Short Docs: A Night of Cultural Resistance

Jay Lemieux

Short Docs: A Night of Cultural Resistance!

Taking place in the beautiful XPression Gallery, this night of short documentaries features work about the corporate takeover of land and culture and the people who are resisting them!  Documentaries include:

“Mines Bases”

Refusons toute complicité avec les abus de droits humains perpétrés aux 4 coins du monde par les minières canadiennes. Refusons le désastre écologique des néoconservateurs nord-américains. Le plan nord de Jean Charest, les sables bitumineux de Stephen Harper et les gaz de schistes de Nathalie Normandeau et Lucien Bouchard sont autant d’objectifs complices d’une dilapidation des dernières richesses naturelles de la planète.

Refusons l’économie de la guerre qui n’a plus aucun sens avec les besoins de nos communautés locales.

“Wal-Mart Culture Jam” (10 mins, 2008)

Theatre activists from Scotland and the UK come to Montreal and transport a live sweatshop into a wal-mart store and set up shot.  This guerilla Video will make you scream with laughter as security scramble to control the situation and shoppers look scared and confused.

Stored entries
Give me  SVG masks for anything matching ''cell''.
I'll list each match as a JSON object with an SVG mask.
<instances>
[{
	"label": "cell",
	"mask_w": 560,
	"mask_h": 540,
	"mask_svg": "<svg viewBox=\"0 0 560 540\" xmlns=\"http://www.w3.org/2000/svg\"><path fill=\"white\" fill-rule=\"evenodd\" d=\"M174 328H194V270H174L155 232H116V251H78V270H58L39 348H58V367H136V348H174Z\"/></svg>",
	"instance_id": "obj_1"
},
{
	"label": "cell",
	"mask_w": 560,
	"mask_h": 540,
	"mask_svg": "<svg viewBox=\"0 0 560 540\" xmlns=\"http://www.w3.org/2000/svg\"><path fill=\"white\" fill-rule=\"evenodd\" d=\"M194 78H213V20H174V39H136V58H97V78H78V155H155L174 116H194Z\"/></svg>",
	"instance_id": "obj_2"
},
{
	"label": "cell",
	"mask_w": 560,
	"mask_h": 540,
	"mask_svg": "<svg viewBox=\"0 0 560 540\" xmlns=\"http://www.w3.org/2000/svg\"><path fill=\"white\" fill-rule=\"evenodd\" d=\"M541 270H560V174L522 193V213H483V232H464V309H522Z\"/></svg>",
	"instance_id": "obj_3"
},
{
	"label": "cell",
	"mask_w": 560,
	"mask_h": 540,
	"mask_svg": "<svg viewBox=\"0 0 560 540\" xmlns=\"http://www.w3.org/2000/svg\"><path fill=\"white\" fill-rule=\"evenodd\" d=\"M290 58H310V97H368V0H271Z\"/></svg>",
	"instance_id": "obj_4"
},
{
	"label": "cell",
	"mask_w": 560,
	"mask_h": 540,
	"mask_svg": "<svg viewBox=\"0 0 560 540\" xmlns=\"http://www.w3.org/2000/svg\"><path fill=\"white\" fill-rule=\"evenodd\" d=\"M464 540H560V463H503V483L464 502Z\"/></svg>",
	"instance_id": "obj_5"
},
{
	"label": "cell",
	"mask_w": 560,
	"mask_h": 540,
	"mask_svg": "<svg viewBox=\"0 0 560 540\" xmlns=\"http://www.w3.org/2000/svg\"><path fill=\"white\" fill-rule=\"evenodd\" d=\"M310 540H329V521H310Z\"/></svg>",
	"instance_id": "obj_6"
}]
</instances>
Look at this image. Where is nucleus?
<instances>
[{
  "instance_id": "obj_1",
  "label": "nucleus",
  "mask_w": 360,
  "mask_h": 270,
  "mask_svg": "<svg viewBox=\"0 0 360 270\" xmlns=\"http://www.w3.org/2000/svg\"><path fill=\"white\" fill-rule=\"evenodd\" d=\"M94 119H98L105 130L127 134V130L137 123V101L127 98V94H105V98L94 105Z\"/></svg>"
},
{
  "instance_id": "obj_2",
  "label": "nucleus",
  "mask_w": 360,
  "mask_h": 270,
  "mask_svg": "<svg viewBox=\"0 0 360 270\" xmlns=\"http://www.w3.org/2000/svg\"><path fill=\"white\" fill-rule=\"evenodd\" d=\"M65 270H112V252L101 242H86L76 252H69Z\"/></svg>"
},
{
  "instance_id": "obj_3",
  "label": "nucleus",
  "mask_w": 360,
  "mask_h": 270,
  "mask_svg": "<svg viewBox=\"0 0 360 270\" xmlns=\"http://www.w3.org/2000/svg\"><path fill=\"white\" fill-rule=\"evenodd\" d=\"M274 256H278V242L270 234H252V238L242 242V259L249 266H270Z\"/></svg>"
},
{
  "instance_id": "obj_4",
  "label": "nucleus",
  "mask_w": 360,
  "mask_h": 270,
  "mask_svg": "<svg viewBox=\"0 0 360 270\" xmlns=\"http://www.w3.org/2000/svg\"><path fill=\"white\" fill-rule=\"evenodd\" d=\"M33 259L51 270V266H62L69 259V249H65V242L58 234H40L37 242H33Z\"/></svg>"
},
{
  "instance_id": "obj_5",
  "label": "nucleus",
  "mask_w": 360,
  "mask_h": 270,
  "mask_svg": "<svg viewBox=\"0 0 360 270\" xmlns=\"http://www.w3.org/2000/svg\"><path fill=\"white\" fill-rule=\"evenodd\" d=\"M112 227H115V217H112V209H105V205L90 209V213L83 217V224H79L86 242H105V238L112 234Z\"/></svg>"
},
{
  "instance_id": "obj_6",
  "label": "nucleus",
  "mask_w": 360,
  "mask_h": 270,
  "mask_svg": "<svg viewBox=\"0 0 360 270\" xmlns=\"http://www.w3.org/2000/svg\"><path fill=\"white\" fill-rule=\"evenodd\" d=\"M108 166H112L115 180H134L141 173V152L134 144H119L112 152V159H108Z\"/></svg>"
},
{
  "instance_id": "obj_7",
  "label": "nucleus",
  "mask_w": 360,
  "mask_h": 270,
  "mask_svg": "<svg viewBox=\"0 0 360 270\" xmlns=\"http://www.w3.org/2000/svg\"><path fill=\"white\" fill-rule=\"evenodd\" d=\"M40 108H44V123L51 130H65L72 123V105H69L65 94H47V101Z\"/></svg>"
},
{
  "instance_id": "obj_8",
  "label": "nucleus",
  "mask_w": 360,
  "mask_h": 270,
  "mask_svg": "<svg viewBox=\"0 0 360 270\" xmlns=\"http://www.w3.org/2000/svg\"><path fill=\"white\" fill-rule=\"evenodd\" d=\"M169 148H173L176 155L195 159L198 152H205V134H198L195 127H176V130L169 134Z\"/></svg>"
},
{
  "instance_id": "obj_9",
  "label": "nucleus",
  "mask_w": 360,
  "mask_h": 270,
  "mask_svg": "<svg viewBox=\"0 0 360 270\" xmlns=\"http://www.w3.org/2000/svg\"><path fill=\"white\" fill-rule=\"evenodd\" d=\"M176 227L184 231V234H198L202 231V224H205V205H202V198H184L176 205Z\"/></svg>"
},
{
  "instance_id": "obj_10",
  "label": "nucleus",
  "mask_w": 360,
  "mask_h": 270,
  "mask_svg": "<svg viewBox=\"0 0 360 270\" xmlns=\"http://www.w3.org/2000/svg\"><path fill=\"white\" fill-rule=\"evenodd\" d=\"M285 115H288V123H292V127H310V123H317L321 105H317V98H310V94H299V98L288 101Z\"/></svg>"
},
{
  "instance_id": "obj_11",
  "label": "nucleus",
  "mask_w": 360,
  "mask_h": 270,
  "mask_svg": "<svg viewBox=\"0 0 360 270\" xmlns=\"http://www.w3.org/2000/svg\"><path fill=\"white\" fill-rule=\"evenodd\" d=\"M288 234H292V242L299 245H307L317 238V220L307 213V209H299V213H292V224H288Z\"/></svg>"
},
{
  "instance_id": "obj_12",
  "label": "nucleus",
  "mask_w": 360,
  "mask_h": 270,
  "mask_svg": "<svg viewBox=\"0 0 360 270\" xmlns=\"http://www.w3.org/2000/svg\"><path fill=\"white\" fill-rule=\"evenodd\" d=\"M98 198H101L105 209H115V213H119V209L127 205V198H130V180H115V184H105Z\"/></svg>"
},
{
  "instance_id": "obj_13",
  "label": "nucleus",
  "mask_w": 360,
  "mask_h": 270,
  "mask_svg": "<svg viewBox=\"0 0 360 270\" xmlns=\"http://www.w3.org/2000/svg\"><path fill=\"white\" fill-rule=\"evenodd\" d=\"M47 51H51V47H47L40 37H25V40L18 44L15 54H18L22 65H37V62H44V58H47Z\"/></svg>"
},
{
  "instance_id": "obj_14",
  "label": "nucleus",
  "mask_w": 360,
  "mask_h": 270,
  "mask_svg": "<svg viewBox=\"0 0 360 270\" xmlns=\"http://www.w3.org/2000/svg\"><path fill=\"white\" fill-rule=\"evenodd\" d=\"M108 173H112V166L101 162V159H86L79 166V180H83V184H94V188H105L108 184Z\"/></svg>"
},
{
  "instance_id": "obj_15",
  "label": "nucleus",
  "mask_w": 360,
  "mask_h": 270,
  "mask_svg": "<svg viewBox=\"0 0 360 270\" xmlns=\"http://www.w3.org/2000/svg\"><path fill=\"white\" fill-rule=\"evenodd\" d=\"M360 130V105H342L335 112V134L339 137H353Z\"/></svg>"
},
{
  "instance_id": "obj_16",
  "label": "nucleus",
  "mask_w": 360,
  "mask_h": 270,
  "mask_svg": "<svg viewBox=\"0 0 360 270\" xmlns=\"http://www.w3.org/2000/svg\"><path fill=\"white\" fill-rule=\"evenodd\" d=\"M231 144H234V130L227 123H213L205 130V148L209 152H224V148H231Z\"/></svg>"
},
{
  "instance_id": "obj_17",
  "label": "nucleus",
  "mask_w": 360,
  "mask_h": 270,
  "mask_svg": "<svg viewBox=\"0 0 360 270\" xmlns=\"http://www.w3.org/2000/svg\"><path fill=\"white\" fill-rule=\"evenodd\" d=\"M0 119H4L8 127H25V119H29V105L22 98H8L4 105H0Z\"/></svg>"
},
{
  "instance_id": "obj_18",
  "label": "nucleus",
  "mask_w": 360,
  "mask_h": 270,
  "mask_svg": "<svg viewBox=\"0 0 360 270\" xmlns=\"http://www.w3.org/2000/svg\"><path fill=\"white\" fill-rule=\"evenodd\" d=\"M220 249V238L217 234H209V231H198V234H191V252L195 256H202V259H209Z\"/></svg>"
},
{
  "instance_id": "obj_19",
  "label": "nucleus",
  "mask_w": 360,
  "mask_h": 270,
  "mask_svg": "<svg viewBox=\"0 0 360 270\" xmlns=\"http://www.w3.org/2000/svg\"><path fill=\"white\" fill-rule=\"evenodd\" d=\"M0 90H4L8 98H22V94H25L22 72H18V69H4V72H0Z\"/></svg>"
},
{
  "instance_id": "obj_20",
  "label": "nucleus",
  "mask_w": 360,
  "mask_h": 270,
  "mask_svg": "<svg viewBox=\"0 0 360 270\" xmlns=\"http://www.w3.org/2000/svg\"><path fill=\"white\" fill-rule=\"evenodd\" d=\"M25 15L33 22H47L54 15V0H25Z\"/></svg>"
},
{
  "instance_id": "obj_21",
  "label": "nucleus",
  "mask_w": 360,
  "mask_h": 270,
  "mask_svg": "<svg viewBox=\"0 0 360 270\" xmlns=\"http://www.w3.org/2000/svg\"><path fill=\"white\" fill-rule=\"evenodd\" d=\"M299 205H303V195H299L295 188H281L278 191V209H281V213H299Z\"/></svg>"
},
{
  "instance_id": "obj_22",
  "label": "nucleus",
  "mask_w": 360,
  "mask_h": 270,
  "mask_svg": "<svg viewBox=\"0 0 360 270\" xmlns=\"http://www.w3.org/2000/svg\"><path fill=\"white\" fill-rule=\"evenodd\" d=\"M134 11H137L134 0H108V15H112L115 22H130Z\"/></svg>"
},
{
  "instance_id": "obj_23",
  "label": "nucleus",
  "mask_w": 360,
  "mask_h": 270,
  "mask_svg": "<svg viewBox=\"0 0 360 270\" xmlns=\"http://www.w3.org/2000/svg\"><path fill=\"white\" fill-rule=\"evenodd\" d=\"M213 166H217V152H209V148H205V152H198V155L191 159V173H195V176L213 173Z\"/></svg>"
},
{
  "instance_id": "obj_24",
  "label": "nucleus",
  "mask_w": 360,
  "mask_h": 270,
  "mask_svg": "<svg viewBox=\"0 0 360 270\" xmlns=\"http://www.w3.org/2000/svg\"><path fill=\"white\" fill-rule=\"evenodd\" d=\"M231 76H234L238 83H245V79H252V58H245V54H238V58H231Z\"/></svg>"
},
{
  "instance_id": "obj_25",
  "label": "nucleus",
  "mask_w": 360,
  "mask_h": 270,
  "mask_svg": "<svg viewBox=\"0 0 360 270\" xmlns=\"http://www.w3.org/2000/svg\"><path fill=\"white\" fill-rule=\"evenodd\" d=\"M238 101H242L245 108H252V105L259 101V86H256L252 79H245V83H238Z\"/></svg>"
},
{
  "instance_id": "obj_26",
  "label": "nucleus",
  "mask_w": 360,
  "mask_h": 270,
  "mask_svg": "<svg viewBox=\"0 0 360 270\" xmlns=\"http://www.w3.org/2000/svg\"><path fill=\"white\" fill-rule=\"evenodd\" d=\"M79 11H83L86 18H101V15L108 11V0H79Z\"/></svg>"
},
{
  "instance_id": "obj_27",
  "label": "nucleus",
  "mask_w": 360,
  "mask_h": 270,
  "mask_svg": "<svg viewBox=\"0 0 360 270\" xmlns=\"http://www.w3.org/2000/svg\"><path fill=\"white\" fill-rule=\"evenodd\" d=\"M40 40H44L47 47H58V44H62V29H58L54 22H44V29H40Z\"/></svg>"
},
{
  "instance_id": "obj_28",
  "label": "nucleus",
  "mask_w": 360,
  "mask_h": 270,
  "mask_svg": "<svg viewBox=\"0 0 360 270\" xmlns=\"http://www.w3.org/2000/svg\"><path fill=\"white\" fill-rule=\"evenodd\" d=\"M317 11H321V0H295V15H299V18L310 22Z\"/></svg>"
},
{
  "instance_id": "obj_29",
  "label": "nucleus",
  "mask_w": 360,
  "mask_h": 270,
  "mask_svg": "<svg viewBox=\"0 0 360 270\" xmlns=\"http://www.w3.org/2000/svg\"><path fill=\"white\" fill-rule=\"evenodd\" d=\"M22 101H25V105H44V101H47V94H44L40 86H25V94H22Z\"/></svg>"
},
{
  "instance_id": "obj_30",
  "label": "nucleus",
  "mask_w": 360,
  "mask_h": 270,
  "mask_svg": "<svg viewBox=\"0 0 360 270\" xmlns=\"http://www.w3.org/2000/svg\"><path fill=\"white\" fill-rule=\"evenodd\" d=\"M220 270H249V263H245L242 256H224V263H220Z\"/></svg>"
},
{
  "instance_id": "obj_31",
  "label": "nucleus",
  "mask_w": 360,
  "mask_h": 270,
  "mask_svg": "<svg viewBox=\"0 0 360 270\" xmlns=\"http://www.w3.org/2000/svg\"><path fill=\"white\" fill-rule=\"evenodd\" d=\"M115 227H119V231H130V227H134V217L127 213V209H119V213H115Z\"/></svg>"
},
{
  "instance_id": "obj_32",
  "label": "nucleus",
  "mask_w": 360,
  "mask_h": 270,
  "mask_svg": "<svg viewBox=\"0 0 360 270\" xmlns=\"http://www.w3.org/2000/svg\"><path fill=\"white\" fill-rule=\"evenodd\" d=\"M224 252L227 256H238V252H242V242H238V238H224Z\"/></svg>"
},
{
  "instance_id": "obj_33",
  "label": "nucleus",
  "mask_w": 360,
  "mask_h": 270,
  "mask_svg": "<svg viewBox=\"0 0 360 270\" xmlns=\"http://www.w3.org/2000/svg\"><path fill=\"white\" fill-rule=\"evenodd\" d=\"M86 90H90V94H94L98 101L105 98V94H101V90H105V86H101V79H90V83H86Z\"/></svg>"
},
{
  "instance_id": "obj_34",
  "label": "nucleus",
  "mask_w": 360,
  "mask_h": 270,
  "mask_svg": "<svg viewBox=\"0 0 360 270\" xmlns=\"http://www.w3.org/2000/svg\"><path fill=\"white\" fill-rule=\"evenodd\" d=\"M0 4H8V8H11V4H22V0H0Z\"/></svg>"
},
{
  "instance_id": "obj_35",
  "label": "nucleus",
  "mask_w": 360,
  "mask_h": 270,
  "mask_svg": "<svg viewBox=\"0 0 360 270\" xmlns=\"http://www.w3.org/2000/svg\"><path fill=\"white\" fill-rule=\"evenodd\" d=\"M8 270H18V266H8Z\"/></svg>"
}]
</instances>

- PROBLEM TO SOLVE -
Pick up the announcement of the night of short documentaries at the point where it stops, and continue it from its final sentence.

- THE RESPONSE -
“Invisible Global Theatre” (12 mins, 2011)

Featuring the infamous “Coppertone Jam” this documentary breaks down Optative Theatrical Laboratorie’s activist tactic of “Global Invisible Theatre”.  This 12 minute documentary breaks down all the steps involved in order to complete this action by showing examples of culture jams that OTL has done in the last 10 years.  With moments of insight and hilarity, this short will hopefully inspire others to follow in OTL’s footsteps.

“Remembering Bagua” (22min, 2011) is a short documentary film that examines an under-reported violent conflict that arose in Bagua, Peru in June 2009.

Indigenous Awajun and Wampis activists from the Peruvian Amazon protested against new laws created by the Peruvian government that allow international companies to extract oil, gas and minerals from the Amazon without adequately consulting the indigenous people. Violence ensued which left 34 people dead, and over 200 wounded.

This footage was mostly filmed at the Bagua Massacre Memorial, which took place in June 2010 in northern Peru. The filmmakers recorded testimonials related to the causes and aftermath of the tragic Bagua conflict, and focused on bringing forward the voices of local people, who are concerned about environmental devastation and the impact of oil and mining on water quality and local health.

For more information, visit their blog:
Watch the Trailer

Anna Luisa Daigneault is an anthropologist, musician and activist from Montreal, currently residing in Berkeley, California. She works with indigenous people in the south-central Peruvian Amazon, focusing on endangered language and music documentation.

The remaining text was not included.